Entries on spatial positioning
• • • • • • •
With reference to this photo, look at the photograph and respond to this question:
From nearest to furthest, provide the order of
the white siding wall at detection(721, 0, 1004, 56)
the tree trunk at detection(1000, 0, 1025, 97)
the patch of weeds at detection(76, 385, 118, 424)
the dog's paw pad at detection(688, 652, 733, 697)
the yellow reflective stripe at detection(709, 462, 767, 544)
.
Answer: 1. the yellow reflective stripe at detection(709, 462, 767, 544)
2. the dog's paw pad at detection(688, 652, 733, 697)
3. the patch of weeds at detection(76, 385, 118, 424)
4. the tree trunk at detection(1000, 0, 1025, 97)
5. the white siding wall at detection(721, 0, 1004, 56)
• • • • • • •
Convert the items above into a two-column CSV with the headers "text" and "answer", one row per item. Enclose each field in double quotes and replace any line breaks with spaces.

**RESPONSE TO THE EXERCISE:**
text,answer
"With reference to this photo, look at the photograph and respond to this question: From nearest to furthest, provide the order of the white siding wall at detection(721, 0, 1004, 56) the tree trunk at detection(1000, 0, 1025, 97) the patch of weeds at detection(76, 385, 118, 424) the dog's paw pad at detection(688, 652, 733, 697) the yellow reflective stripe at detection(709, 462, 767, 544) . Answer:","1. the yellow reflective stripe at detection(709, 462, 767, 544) 2. the dog's paw pad at detection(688, 652, 733, 697) 3. the patch of weeds at detection(76, 385, 118, 424) 4. the tree trunk at detection(1000, 0, 1025, 97) 5. the white siding wall at detection(721, 0, 1004, 56)"